What is Long Acting Injectable HIV Treatment?
The Arrival of Long-Acting HIV Treatment
In 2021, ViiV (a GSK company) released Cabenuva, the first long-acting injectable medication for the treatment of HIV. Patients on Cabenuva receive the injection at their provider’s office every 2 months and no longer have to take daily pills.
What is Cabenuva?
Cabenuva is made up of 2 different medications - cabotegravir (an integrase inhibitor) and rilpivirine (a non-nucleoside reverse transcriptase inhibitors). Oral rilpivirine (brand name Edurant) has been used to treat HIV since 2011.
Patients will receive 2 injections at each treatment visit, one on each buttock. The first 2 injections are 1 month apart and after that, the injections are every 2 months. The injections are 3 mLs each and are typically given with a 23G 1 and ½ inch needle.
Who is Cabenuva for?

|---|

[Questions]
A. In the text on long-acting injectable HIV treatment, how often are Cabenuva injections given after the first two?
B. From the text on long-acting injectable HIV treatment, quote the part that opens with the words containing "The Arrival of" and closes with "What is Cabenuva?".
C. Continue the text on long-acting injectable HIV treatment from the point where it stops.

|---|

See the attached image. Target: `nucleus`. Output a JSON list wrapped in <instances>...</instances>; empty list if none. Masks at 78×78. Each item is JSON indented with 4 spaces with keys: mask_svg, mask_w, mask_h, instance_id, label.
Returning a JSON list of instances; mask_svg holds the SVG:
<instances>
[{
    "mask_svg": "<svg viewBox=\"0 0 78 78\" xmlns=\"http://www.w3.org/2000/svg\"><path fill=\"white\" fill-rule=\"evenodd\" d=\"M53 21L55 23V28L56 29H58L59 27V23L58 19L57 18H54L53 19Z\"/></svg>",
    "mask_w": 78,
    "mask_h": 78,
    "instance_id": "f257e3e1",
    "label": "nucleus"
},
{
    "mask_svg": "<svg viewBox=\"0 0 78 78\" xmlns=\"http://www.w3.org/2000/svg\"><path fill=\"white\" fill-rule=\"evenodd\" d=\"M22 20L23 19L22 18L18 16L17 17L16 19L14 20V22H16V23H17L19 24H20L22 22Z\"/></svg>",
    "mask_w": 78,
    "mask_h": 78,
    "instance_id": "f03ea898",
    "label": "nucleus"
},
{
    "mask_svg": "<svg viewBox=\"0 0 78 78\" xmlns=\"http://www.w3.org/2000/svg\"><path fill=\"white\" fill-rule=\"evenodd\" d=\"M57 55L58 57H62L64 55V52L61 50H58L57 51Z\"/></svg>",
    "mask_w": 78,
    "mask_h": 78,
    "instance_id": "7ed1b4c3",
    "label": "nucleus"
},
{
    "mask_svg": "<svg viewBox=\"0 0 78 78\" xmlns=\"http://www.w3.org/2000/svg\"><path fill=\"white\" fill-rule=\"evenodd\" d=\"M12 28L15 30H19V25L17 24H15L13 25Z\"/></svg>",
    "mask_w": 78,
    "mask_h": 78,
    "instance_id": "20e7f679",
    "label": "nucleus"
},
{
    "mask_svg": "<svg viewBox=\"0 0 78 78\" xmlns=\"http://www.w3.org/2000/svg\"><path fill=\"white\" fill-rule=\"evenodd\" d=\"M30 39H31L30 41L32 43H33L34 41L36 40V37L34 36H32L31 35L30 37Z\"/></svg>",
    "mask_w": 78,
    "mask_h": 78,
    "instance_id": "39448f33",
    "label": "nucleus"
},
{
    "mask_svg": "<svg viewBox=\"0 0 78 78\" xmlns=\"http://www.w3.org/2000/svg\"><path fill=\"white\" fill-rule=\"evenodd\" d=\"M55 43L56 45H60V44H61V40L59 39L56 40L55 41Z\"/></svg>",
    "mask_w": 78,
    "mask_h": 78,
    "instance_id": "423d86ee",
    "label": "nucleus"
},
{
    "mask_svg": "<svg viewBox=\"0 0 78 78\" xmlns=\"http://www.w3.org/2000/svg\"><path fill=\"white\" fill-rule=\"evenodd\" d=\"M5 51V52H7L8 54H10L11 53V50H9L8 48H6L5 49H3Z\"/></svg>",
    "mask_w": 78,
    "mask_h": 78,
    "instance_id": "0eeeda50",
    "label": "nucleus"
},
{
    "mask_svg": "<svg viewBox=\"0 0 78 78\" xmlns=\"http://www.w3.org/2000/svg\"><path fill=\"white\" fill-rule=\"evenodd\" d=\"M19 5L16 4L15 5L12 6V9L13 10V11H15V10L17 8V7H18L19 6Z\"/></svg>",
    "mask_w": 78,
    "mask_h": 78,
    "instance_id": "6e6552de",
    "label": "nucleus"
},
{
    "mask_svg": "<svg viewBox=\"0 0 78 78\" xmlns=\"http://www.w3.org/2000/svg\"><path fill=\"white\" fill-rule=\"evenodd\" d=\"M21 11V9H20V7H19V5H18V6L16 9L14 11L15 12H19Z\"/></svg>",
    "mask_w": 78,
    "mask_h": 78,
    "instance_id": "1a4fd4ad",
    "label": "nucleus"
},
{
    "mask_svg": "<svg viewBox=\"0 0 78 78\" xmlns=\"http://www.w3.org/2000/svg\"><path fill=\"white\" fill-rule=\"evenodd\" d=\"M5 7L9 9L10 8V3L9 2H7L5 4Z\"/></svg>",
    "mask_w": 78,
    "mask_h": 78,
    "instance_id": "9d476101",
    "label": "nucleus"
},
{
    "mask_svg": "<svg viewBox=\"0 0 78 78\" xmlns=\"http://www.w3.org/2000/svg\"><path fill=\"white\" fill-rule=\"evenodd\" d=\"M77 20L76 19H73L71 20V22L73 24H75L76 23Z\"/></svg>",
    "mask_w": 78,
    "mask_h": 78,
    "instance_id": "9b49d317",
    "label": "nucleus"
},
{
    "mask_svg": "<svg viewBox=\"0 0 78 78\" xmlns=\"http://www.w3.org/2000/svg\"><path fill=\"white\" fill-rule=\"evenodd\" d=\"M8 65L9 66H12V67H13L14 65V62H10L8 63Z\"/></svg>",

|---|

[Responses to the tasks]
A. Every 2 months.

B.
The Arrival of Long-Acting HIV Treatment
In 2021, ViiV (a GSK company) released Cabenuva, the first long-acting injectable medication for the treatment of HIV. Patients on Cabenuva receive the injection at their provider’s office every 2 months and no longer have to take daily pills.
What is Cabenuva?

C.
Cabenuva is for people living with HIV who are already undetectable, are stable on their current oral regimen, have no history of treatment failure to any other HIV drug, and have no suspected resistance to cabotegravir or rilpivirine. If a patient has had to switch HIV treatments in the past because it did not keep them undetectable, then Cabenuva is not an appropriate drug for them. Cabenuva is not for pregnant or breastfeeding patients.
Cabenuva is NOT for PrEP (the prevention of HIV). It’s for the TREATMENT of HIV - for folks already living with HIV. There is also a long-acting injectable PrEP medication.
Does Cabenuva work?
Yes, two phase-3 clinical trials (ATLAS and FLAIR) compared cabenuva to patients’ current daily oral regimen (2 NRTIs + 3rd agent) and found it to be non-inferior (aka just as effective).